読む文章:
┄┄┄┄┄┄┄┄┄┄┄┄┄┄┄┄┄┄┄┄

塑性化する際の水平力は、塑性化する部位の曲げモーメントで設定できる。部材の基部で塑性化させる場合には、基部断面の曲げ耐力/高さ(基部から荷重作用点までの距離)で塑性化する水平荷重が決まる。したがって、水平耐力を低減させたい場合には、荷重作用点までの距離を大きくするか、又は、曲げ耐力を低下させればよい。本実施形態は、後者を採用する。
基部断面を部分的に切削すれば、水平耐力を小さくできる。また、部材の中間部分を断面切削して、その部位の曲げ耐力/高さ(対象部位から荷重作用点までの距離)にて水平耐力を算定し、それが基部の曲げ耐力/高さよりも小さければ、中間部分で塑性化させることができる。
以上を前提にして
図8(e)を参照する。改修前には、断面耐力分布(YD)とモーメント分布(MD)を比較すれば判るように、振れ止め要素40の基部5との接合部分において、モーメントが耐力を上回っている。したがって、改修前には、この接合部分で塑性化が起こる。一方で、改修後には、切除部分36を設けているので、当該部分はモーメントが耐力を上回り、この中間部分で塑性化させることができる。
【0042】
振れ止め要素40において中間部分で塑性化させるメリットは、以下の通りである。振れ止め要素40は基部5と溶接により接合されており、この場合、地震時に繰り返し変形を受けると溶接による接合部分から疲労亀裂が生じることになるため、振れ止め要素40の繰り返し変形性能が悪くなる可能性がある。一方で、中間部分で塑性化させる場合には、そこには溶接部がないため、亀裂が発生する可能性が少なく、振れ止め要素40の繰り返し変形性能を向上できる。

┄┄┄┄┄┄┄┄┄┄┄┄┄┄┄┄┄┄┄┄

やること: 振れ止め要素の塑性化についての文章を、最後の文のあとから引き継いで書き進めてください。 この後の記録は使わなくてもかまいません。

┄┄┄┄┄┄┄┄┄┄┄┄┄┄┄┄┄┄┄┄

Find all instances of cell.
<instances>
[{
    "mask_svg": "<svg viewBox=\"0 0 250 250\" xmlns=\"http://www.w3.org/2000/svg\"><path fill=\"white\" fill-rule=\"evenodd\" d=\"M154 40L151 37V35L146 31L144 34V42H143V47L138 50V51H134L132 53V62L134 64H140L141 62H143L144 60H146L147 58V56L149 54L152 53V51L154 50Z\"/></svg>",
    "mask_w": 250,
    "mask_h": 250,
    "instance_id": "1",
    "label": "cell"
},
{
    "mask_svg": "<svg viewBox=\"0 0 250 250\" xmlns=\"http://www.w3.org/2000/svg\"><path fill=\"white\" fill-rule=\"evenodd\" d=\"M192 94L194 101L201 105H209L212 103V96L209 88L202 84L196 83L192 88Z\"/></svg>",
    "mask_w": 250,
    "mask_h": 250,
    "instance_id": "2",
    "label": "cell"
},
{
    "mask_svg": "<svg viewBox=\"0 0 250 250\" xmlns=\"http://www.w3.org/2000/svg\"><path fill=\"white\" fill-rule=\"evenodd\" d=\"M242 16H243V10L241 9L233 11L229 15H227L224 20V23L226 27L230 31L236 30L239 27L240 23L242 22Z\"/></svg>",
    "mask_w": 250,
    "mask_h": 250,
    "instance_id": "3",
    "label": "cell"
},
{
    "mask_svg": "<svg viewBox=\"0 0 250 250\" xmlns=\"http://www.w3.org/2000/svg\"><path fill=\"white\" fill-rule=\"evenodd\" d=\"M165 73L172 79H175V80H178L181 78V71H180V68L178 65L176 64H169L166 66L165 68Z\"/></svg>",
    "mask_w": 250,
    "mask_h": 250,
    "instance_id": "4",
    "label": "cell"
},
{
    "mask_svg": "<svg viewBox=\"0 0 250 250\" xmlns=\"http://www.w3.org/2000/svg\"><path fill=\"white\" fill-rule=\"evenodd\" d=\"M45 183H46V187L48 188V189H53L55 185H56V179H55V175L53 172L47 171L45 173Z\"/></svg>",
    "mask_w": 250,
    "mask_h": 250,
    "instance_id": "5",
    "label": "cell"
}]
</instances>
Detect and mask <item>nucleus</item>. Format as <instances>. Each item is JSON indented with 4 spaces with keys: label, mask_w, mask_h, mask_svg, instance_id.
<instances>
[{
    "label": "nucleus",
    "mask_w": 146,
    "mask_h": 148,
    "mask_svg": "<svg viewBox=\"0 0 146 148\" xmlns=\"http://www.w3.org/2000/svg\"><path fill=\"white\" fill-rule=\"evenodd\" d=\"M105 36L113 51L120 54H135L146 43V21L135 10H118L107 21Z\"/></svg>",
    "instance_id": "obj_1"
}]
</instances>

┄┄┄┄┄┄┄┄┄┄┄┄┄┄┄┄┄┄┄┄

答え:
【0043】
第5実施形態は、以下に示す変更を加えることができる。
つまり、第5実施形態は、
図9に示すように、フランジ33a,33bの切除部分36の周りに、座屈拘束部材38を設けることができる。この座屈拘束部材38は、切除部分36を除くフランジ33a,33bの幅と厚さの比率(幅厚比)が大きいために局部座屈が発生するおそれがある場合に有効である。
【0044】
座屈拘束部材38は、フランジ33a,33bの各々のおもて面側及びうら面側に設けられるパネル38a,38bと、パネル38a,38bの幅方向の両端部分に挟まれるスペーサ38c,38dと、がボルトBにより接合されている。
【0045】
座屈拘束部材38を設ける場合も、水平耐力の設定は上述と同じであるが、切削した断面のフランジ33a,33bの幅厚比が大きくなると、フランジ33a,33bに局部座屈が発生するおそれがある。そこで、切除部分36の周りに隙間をあけて座屈拘束部材38を設置することによって、フランジ33a,33bの局部座屈変形を拘束することが好ましい。
また、仮に改修後の振れ止め要素40において、設計的には局部座屈が発生しないと想定される場合でも、初期不整、残留応力などの影響で、万一、局部座屈が生じた場合でも座屈拘束して安定した繰り返し変形性能を確保できるので、より信頼性を向上できる。
【0046】
[第6実施形態]
第6実施形態は、軸変形が主体として生ずる既存の振れ止め要素50において、圧縮力により座屈するおそれのある部材に対して、座屈拘束するとともに、振れ止め要素50の面外変形を抑制する改修工法に関する。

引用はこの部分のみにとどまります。